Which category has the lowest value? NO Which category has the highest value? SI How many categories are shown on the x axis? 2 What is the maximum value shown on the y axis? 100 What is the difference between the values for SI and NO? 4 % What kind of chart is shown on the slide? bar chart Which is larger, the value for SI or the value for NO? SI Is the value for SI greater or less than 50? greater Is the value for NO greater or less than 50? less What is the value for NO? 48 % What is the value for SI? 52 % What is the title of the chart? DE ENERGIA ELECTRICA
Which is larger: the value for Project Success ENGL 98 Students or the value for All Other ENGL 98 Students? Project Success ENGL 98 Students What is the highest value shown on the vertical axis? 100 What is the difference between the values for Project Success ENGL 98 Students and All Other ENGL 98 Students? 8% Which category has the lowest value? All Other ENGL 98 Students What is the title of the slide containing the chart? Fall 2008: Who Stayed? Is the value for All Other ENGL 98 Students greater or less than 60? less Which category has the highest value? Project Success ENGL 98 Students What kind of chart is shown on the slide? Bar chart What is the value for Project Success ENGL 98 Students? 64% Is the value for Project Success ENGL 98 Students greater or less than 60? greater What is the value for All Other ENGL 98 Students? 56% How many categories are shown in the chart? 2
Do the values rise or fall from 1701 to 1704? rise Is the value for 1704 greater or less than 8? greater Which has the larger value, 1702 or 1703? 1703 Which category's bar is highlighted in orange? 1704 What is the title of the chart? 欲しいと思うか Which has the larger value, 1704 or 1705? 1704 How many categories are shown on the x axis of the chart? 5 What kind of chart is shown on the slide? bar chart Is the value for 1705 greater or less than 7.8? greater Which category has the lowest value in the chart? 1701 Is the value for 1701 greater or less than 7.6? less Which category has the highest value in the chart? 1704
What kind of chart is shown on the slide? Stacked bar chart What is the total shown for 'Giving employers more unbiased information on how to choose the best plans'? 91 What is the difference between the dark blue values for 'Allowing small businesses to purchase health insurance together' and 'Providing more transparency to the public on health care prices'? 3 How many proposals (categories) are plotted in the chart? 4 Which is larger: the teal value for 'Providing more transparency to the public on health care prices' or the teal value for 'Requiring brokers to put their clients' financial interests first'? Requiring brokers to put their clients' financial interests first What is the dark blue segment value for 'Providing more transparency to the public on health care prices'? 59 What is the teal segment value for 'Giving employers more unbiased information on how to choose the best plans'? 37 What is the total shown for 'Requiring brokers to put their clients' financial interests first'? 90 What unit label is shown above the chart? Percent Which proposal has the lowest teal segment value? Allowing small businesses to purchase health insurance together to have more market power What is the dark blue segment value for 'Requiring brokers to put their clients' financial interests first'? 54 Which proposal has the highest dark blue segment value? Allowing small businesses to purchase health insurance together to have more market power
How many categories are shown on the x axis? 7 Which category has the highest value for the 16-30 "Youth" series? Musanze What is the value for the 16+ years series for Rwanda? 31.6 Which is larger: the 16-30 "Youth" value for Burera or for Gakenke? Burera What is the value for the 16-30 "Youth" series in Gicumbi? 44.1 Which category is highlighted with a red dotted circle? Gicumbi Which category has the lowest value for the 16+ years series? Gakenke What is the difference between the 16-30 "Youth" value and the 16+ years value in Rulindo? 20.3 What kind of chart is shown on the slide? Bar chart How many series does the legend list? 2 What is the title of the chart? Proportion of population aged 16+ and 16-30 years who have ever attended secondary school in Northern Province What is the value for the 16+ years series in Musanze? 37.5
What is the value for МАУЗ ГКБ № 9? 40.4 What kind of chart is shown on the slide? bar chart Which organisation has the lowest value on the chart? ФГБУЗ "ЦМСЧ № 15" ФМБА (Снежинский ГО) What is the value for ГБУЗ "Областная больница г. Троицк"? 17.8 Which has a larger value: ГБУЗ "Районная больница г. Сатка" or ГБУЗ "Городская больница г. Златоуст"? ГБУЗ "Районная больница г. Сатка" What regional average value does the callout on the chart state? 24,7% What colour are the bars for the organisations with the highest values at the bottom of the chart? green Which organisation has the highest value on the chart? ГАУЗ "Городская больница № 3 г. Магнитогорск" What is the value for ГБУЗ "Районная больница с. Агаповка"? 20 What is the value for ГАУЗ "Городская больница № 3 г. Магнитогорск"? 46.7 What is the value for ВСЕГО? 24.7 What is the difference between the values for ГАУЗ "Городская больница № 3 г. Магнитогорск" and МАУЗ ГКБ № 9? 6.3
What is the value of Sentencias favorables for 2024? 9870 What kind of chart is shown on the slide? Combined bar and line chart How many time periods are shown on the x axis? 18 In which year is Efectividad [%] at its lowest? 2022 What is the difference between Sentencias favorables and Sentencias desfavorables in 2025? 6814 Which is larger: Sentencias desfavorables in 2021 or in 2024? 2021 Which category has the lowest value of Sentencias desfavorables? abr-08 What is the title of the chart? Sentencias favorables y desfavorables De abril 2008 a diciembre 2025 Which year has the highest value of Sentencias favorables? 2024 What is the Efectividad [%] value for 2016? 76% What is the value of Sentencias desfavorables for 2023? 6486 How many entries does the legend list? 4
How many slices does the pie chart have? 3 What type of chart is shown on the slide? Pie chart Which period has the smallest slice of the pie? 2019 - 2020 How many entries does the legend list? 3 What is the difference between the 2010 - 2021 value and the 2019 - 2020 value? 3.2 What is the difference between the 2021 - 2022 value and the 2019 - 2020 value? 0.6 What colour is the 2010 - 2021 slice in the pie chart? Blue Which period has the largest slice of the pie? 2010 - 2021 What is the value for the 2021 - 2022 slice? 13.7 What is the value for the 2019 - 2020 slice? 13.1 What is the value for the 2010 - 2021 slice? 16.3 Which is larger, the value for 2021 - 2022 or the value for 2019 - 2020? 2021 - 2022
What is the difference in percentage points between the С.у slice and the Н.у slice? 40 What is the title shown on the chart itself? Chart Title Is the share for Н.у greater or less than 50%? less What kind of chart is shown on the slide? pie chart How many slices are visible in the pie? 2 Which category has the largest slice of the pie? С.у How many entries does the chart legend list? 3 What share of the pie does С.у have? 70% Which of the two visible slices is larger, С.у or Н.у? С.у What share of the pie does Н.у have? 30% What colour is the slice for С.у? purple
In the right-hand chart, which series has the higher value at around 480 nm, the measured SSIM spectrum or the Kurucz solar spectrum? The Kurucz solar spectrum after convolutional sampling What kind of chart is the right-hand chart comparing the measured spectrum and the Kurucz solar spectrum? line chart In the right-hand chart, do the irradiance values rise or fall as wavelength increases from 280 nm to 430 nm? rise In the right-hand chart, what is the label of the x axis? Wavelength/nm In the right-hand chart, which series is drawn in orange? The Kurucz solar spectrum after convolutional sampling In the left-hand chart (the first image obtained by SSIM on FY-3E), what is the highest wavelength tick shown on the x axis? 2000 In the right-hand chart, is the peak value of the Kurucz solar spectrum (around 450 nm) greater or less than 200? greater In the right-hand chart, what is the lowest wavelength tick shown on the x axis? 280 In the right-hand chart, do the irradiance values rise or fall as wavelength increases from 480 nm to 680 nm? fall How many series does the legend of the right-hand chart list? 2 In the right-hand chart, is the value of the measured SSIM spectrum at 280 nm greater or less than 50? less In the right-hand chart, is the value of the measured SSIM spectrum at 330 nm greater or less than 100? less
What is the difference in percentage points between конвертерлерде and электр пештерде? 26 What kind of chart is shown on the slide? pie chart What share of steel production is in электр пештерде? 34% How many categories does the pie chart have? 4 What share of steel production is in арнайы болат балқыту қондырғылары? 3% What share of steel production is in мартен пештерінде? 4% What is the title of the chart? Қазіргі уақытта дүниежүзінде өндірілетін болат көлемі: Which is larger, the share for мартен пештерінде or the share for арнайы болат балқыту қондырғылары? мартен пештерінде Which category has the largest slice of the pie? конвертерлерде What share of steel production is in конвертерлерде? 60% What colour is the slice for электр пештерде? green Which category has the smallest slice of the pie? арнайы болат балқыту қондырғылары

┄┄┄┄┄┄

*To-do item*. Reproduce word for word the stretch of records from the beginning through the line containing "Which is larger: the value", with that line included.

*Task solution*.
Which category has the lowest value? NO Which category has the highest value? SI How many categories are shown on the x axis? 2 What is the maximum value shown on the y axis? 100 What is the difference between the values for SI and NO? 4 % What kind of chart is shown on the slide? bar chart Which is larger, the value for SI or the value for NO? SI Is the value for SI greater or less than 50? greater Is the value for NO greater or less than 50? less What is the value for NO? 48 % What is the value for SI? 52 % What is the title of the chart? DE ENERGIA ELECTRICA
Which is larger: the value for Project Success ENGL 98 Students or the value for All Other ENGL 98 Students? Project Success ENGL 98 Students What is the highest value shown on the vertical axis? 100 What is the difference between the values for Project Success ENGL 98 Students and All Other ENGL 98 Students? 8% Which category has the lowest value? All Other ENGL 98 Students What is the title of the slide containing the chart? Fall 2008: Who Stayed? Is the value for All Other ENGL 98 Students greater or less than 60? less Which category has the highest value? Project Success ENGL 98 Students What kind of chart is shown on the slide? Bar chart What is the value for Project Success ENGL 98 Students? 64% Is the value for Project Success ENGL 98 Students greater or less than 60? greater What is the value for All Other ENGL 98 Students? 56% How many categories are shown in the chart? 2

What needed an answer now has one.